Esri / gis-tools-for-hadoop

The GIS Tools for Hadoop are a collection of GIS tools for spatial analysis of big data.
http://esri.github.io/gis-tools-for-hadoop/
Apache License 2.0
519 stars 254 forks source link

trip-discovery sample not working - geometry library not loaded #18

Open trumboosahil opened 9 years ago

trumboosahil commented 9 years ago

Yes I run the sample using run-it.sh I edited the file TripCellDriver.java as below

if (args.length != 5) { System.out.println("Invalid Arguments"); print_usage(); // throw new IllegalArgumentException(); } System.out.println("Start Arguments"); int size = args.length; for (int i=0; i<size; i++) { System.out.println(String.valueOf(i) + " * " + args[i]); }

out put on terminal is

Start Arguments 0 * TripCellDriver 1 * -libjars 2 * ../../lib/esri-geometry-api.jar,../../lib/spatial-sdk-hadoop.jar 3 * 15 4 * 1000 5 * /user/cloudera/trip/data/sample-study-area.json 6 * /user/cloudera/trip/data/sample-vehicle-positions.csv 7 * /user/cloudera/trip/inter End Arguments

It was giving error are arguments are at wrong place so I adjusted the arguments accordingly and got exception as below Error: java.lang.ClassNotFoundException: com.esri.core.geometry.SpatialReference at java.net.URLClassLoader$1.run(URLClassLoader.java:366) at java.net.URLClassLoader$1.run(URLClassLoader.java:355) at java.security.AccessController.doPrivileged(Native Method) at java.net.URLClassLoader.findClass(URLClassLoader.java:354) at java.lang.ClassLoader.loadClass(ClassLoader.java:425) at sun.misc.Launcher$AppClassLoader.loadClass(Launcher.java:308) at java.lang.ClassLoader.loadClass(ClassLoader.java:358) at TripCellReducer.setup(TripCellReducer.java:138) at org.apache.hadoop.mapreduce.Reducer.run(Reducer.java:168) at org.apache.hadoop.mapred.ReduceTask.runNewReducer(ReduceTask.java:627) at org.apache.hadoop.mapred.ReduceTask.run(ReduceTask.java:389) at org.apache.hadoop.mapred.YarnChild$2.run(YarnChild.java:167) at java.security.AccessController.doPrivileged(Native Method) at javax.security.auth.Subject.doAs(Subject.java:415) at org.apache.hadoop.security.UserGroupInformation.doAs(UserGroupInformation.java:1554) at org.apache.hadoop.mapred.YarnChild.main(YarnChild.java:162)

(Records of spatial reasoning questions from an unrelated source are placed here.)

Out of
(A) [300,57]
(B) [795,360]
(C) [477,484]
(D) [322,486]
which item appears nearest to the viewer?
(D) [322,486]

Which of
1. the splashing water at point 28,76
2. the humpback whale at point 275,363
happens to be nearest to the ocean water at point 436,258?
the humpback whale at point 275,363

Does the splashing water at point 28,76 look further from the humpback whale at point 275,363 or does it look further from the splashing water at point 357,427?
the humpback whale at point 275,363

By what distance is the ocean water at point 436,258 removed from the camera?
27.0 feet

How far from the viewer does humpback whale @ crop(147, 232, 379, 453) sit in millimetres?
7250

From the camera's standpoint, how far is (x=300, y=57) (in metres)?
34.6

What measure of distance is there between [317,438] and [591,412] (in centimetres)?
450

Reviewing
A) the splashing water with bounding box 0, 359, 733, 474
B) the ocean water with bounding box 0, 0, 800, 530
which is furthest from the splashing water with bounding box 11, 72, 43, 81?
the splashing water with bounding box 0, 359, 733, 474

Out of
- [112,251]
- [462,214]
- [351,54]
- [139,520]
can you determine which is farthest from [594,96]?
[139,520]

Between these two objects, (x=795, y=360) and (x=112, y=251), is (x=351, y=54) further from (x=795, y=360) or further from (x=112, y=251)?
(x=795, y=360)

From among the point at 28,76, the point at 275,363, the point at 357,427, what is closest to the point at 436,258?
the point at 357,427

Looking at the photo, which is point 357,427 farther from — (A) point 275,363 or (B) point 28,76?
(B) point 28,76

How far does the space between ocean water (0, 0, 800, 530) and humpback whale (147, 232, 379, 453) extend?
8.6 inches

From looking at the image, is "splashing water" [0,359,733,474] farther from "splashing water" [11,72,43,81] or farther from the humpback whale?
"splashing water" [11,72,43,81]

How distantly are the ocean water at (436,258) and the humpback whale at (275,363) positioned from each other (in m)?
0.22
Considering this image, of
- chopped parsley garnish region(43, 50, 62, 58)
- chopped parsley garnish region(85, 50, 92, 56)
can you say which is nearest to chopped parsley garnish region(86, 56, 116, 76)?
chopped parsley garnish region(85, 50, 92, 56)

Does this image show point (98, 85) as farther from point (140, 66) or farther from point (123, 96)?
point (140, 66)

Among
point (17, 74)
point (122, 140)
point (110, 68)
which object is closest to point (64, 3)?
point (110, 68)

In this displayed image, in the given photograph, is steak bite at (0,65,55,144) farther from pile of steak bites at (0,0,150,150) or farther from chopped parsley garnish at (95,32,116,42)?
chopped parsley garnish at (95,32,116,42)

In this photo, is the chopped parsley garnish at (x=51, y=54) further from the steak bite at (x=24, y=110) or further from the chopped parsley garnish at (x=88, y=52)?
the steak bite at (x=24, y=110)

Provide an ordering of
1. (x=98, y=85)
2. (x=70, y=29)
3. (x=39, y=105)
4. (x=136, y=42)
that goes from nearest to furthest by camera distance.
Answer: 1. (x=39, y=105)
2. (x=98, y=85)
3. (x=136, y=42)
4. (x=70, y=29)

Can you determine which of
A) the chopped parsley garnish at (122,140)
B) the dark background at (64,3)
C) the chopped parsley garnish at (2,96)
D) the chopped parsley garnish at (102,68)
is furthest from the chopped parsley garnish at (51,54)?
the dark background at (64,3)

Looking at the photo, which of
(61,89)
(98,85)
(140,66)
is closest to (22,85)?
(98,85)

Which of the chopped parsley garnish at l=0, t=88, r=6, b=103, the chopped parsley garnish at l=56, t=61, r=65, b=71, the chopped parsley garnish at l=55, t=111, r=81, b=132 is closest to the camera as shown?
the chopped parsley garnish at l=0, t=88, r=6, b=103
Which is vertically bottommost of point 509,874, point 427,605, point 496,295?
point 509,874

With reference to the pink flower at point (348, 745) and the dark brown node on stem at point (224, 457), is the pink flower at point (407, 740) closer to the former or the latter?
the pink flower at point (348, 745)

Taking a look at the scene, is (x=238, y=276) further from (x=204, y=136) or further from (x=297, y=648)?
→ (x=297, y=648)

randallwhitman commented 9 years ago

Hi @trumboosahil - what version of Hadoop are you running? Maybe something has changed in the argument-handling API, such that the generic options are not extracted before the call to TripCellDriver#run.

trumboosahil commented 9 years ago

I'm using hadoop version

Hadoop 2.3.0-cdh5.1.0 Subversion git://github.sf.cloudera.com/CDH/cdh.git -r 8e266e052e423af592871e2dfe09d54c03f6a0e8 Compiled by jenkins on 2014-07-12T13:49Z Compiled with protoc 2.5.0

randallwhitman commented 9 years ago

Interesting, thanks for the info. For reference, this is the argument dump I see on our Hadoop-2.2 cluster:

Arguments to TripCellDriver:
0 * 15
1 * 1000
2 * /user/me/trip/data/sample-study-area.json
3 * /user/me/trip/data/sample-vehicle-positions.csv
4 * /user/me/trip/inter
smambrose commented 9 years ago

For reference, argument dump from Hadoop 2.4 on Sandbox 2.1

Arguments to TripCellDriver:
0 * 15
1 * 1000
2 * /user/me/trip/data/sample-study-area.json
3 * /user/me/trip/data/sample-vehicle-positions.csv
4 * /user/me/trip/inter
randallwhitman commented 9 years ago

Do you happen to have easy access to either 2.2 or 2.4 version of Hadoop, for comparison? While it is possible for 2.3 to differ from both 2.2 and 2.4, it would seem unusual. (Here we have 2.2 and 2.4 but not 2.3 currently.)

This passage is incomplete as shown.